# SELECTED PASSAGE
___
Terms of Service
This Terms of Service Agreement (the “Agreement”) is between MAKA Visuals Ltd., herein representing its subsidiary brand cheapomedia (“cheapomedia”) a limited liability company organized and existing under the laws of Malta, Europe having company registration number C97774 with its head office located at:
14, Penthouse, Gudja Road, Ghaxaq, Malta, Europe.
(hereinafter referred to as "MAKA Visuals Ltd.")
MAKA Visuals Ltd. services and operates under various brand names and will be referred to as “the Company” throughout this Agreement. The client will be referred to as “the Client” and collectively, MAKA Visuals Ltd. and the client shall be referred to as the “Parties.”
WHEREAS, the Company is in the business of developing and publishing media content and growing an online international community of people interested in filmmaking through its website and various social media channels, namely Instagram, Facebook, YouTube, and Discord.
WHEREAS, the Parties wish to collaborate for the fulfillment of certain business purposes as discussed further in this Agreement;
NOW, THEREFORE, the Parties agree as follows:
1. TERM
This Agreement shall come into force upon the receipt of an upfront payment covering a 6-month period and shall remain in force for 6 months from the date of payment.
2. SCOPE
The scope of this Agreement is to collaborate on producing and launching social media posts as per the frequency identified in the specific package chosen by the client, during the term of the Agreement, which shall clearly indicate the client’s brand as supporting the filmmaking community by associating its brand with the said social media posts.
3. RIGHTS AND RESPONSIBILITIES OF THE PARTIES
3.1 The Company shall be solely responsible for the creative direction and development of the social media posts referred to in clause 2 above. The Company shall also be responsible for posting the content to the designated channels and shall tag the client accordingly, unless agreed otherwise.
3.2 The Company shall ensure that it gives credit to the client for this joint initiative in each post accordingly.
3.3 The client shall provide its brand elements to the Company and hereby agrees that the Company shall use such elements in conjunction with its brand style, in keeping with the Company's brand.
3.4 The client shall support the Company’s initiative through financial support as further detailed in Annex 1 hereto and incur part of the costs of content creation by the Company for this initiative.
3.5 The Parties acknowledge and agree that the Company has the right to enter into similar collaborations with third parties and develop similar content with other clients in the same industry. Such other collaborations shall not give rise to any claims for indemnification by the client.
3.6 For the avoidance of doubt, the Parties hereby acknowledge and agree that in so far as the collaboration refers to social media posts on Instagram, the Instagram Branded Content Policies and paid partnership label shall apply. Moreover, all statistical information generated in relation to social media posts is the property of the Company.
4. REVENUES
The Parties hereby agree that any revenues or royalties which may arise from this initiative shall solely bestow in favour of the Company, and the client shall have no claim to any revenues from this initiative.
5. CONFIDENTIALITY
The terms of this Agreement are strictly confidential, and the Parties shall not disclose the details to any third party, other than as provided for in this Agreement.
___
# Image-caption web data
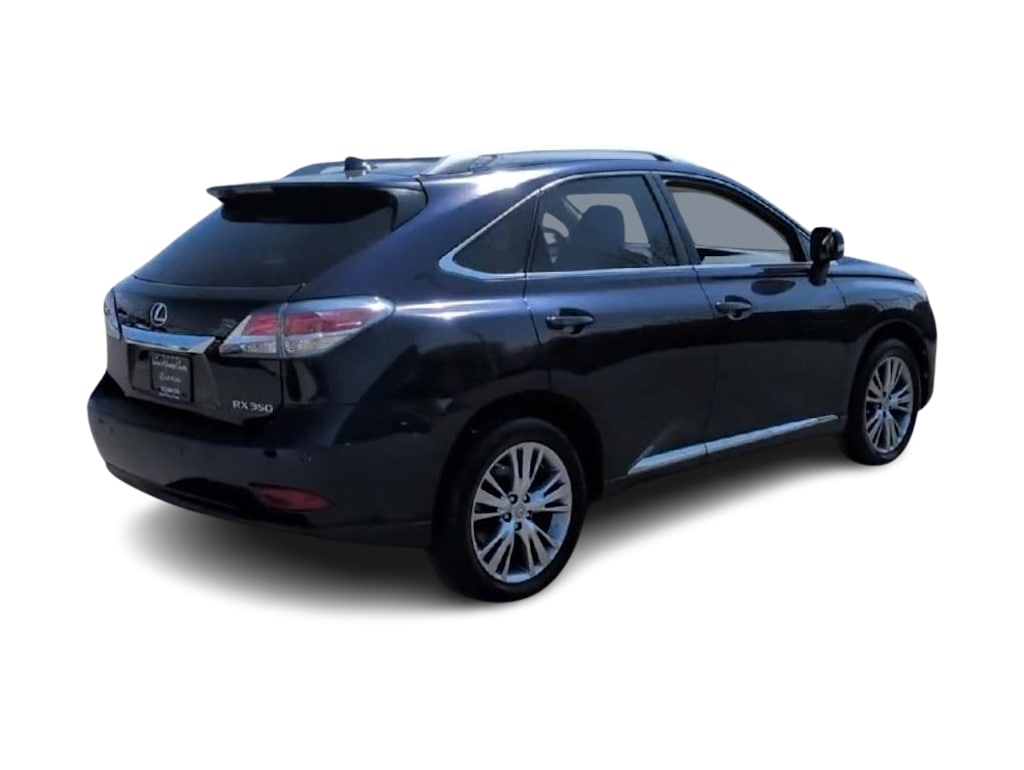 Thumbnail: 2014 Lexus RX - 23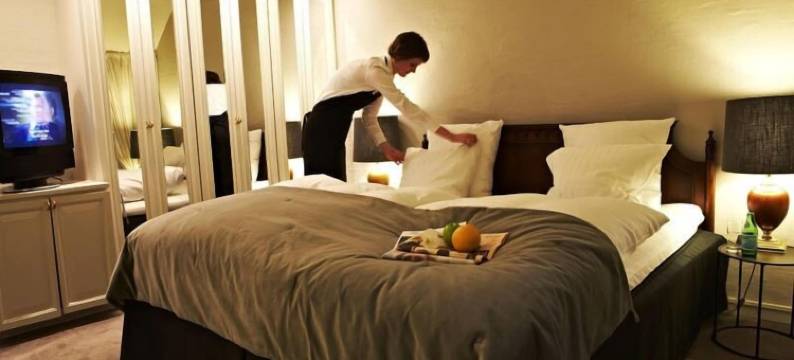 蒙克博库洛酒店(Munkebo Kro & Hotel)图片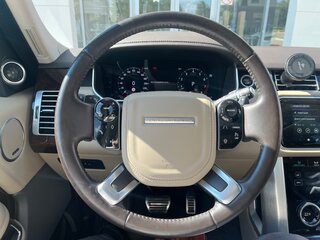 2021 Land Rover Range Rover IV Рестайлинг, серый, 9400000 рублей, вид 4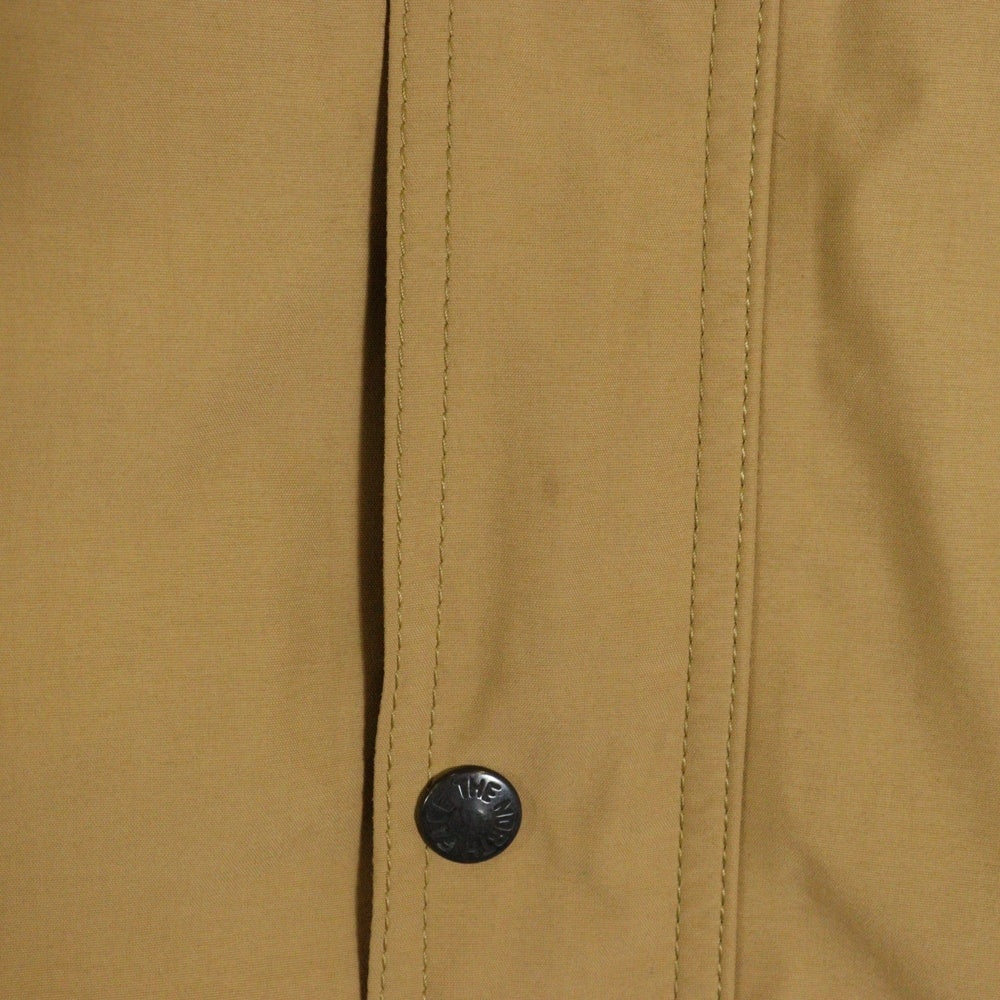 THE NORTH FACE(ザノースフェイス) MOUNTAIN LIGHT JACKET NP11834 マウンテンライトジャケット パーカー ベージュ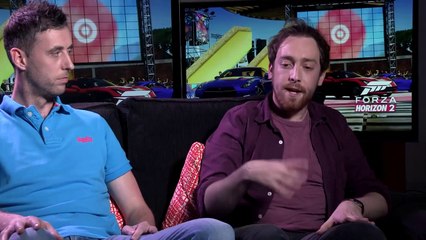 Forza Horizon 2 - Dynamic World (IGN Interview)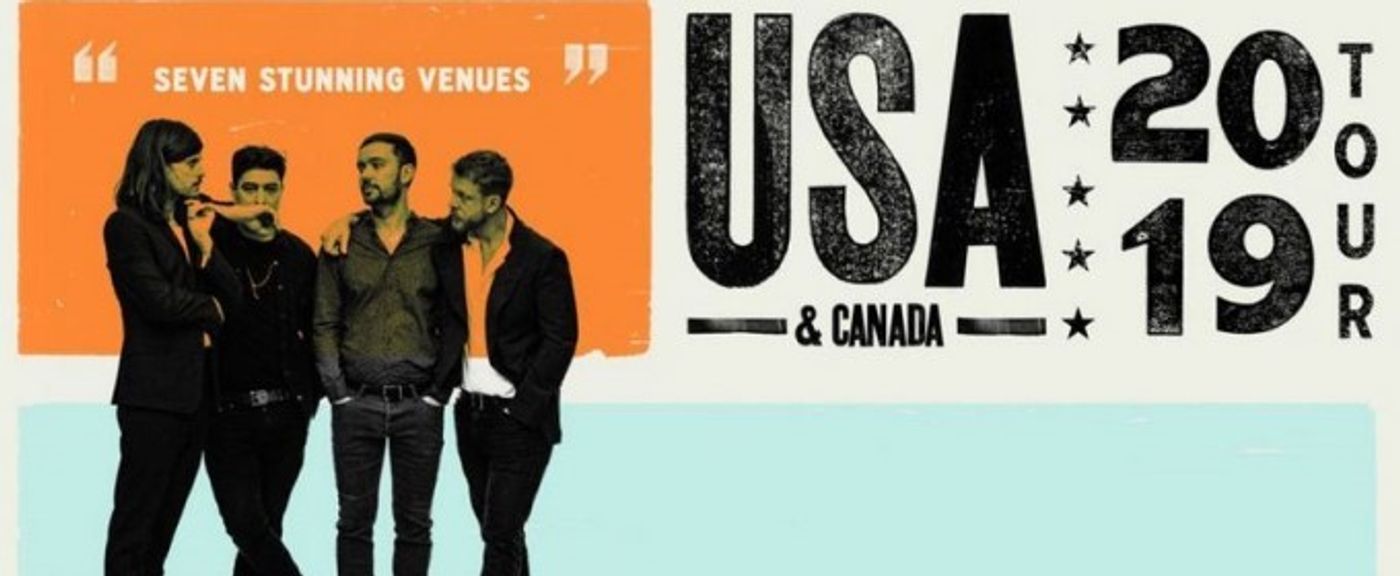 Review: MUMFORD AND SONS at Rockhal  Image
___
# EXERCISES TO COMPLETE
[A] Answer these questions from the terms of service:
(i) For how long does the Agreement remain in force after payment?
(ii) Which party is solely responsible for the creative direction and development of the social media posts?
(iii) Who owns the statistical information generated in relation to the social media posts?
[B] Rewrite the terms of service paragraph beginning "3.1 The Company shall be solely responsible" as a short bulleted list, keeping its main facts.
The listing is separate material and is not part of the terms of service.

# SOLUTIONS TO THE EXERCISE
[A]
(i) 6 months from the date of payment.
(ii) The Company.
(iii) The Company.

[B]
- The Company alone is responsible for the creative direction and development of the social media posts described in clause 2.
- The Company also posts the content to the designated channels.
- The Company tags the client in the posts unless agreed otherwise.